Najbarwniejszą postacia 20-lecia międzywojennego w Warszawie był z całą pewnością Stefan Starzyński. Jak to się mówi: Chłop z jajami. Osoba, która zrobiła dla Stolicy bardzo wiele. Do dziś jest chyba najlepszym Prezydentem tego Miasta. Nie zostawił jej nawet w obliczu wojny. Ale do rzeczy...
Mianowany został na Komisarycznego Prezydenta m.st. Warszawy 2 sierpnia 1934. Od razu wziął się za robote. Chciał aby Warszawa stała się pełnoprawnym zachodnim miastem. Marzenia zaczęły się spełniać. I od tego momentu prosze Was o komentowanie.
Chciał zooraganizować Wystawę Światową w 1944 r. Było to już zaklepane?? Na Pradze zaczęły się roboty związane z tym, ale nie wiem czy wszystko było już pewne. Z tego co się orientuje miał to połączyć z 25 rocznicą odzyskania niepodległości.
Kolejna rzecz o której mało wiem, a bardzo mnie interesuje. Mianowice LIO w Warszawie w latach 50. Ośrodki miały znajdować się na Siekierkach. Po wojnie komuniści chcięli Stadion Olimpijski zrobić na Wierzbnie. Wiecie coś o tym?? Sport to moja pasja, a w połączeniu z druga czyli 20-leciem międzywojennym to juz wogóle...
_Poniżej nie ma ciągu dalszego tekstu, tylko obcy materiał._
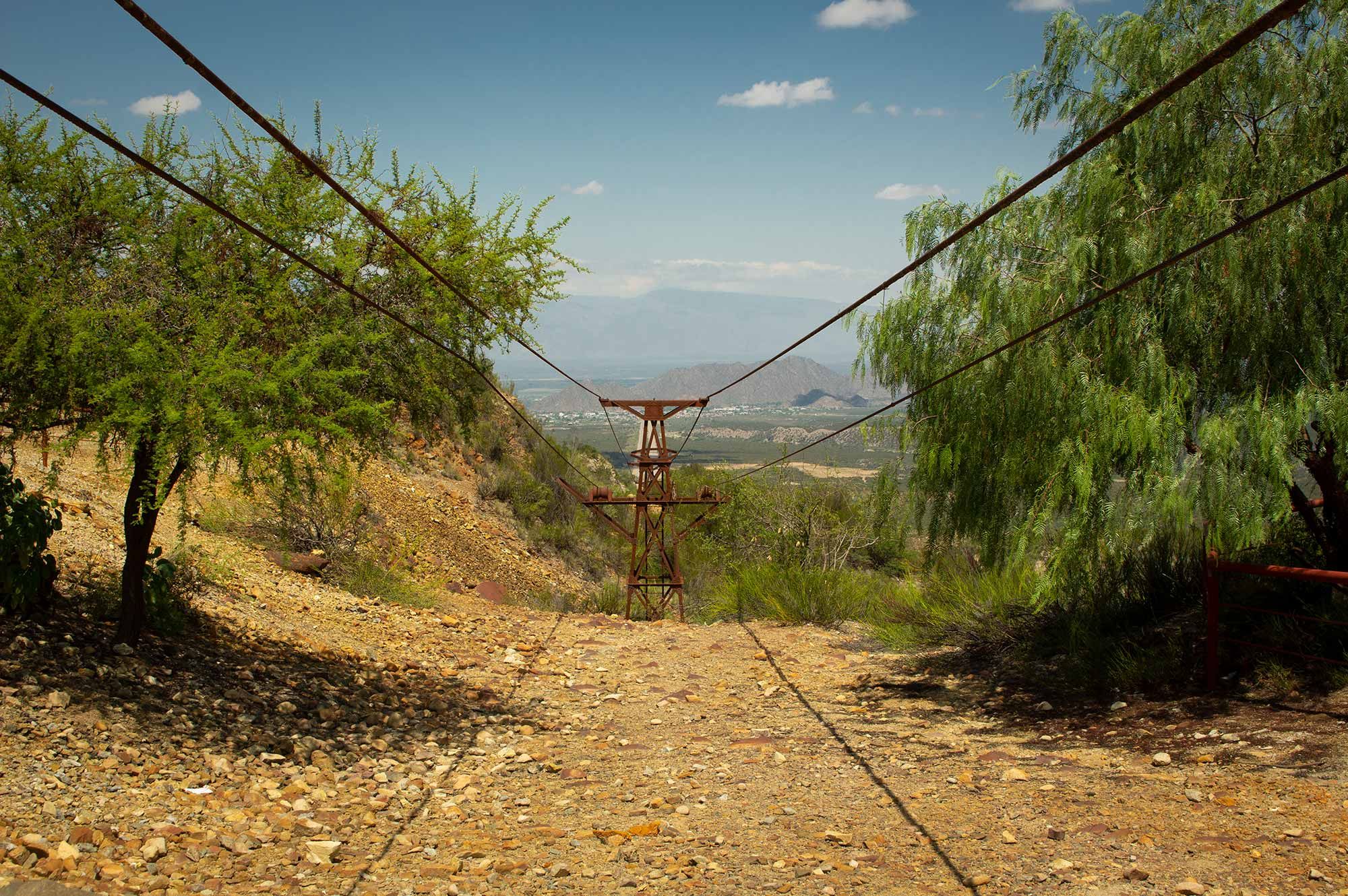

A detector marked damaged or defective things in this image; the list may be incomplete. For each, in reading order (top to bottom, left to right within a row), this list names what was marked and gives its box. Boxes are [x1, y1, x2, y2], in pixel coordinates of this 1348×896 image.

Reprezentacyjna dzielnica im. Marszałka Józefa Piłsudskiego. Miała być na Polu Mokotowskim. Z tego co się orientuje ulice miały mieć nazwy o charakterze sanacyjnym np. ul. Ignacego Mościckiego, plac Kontytucji kwietniowej oraz oczywiście Aleje Marszala. Bardzo mało jest o tym artykułów, a sprawa jest dosyć interesująca
Metro- plany były, budowa prawie też. Ale jak w większości czytamy:" Plany pokrzyżowała wojna"
Linia średnicowa-czyli coś bez czego Warszawa nie była by Warszawą. Tunel, Dworzec Główny, most średnicowy. Ładnie brzmi i jest faktem. A dzisiaj by to wyglądało tak jak z mostem Północnym, że budowa na etapie przetargu...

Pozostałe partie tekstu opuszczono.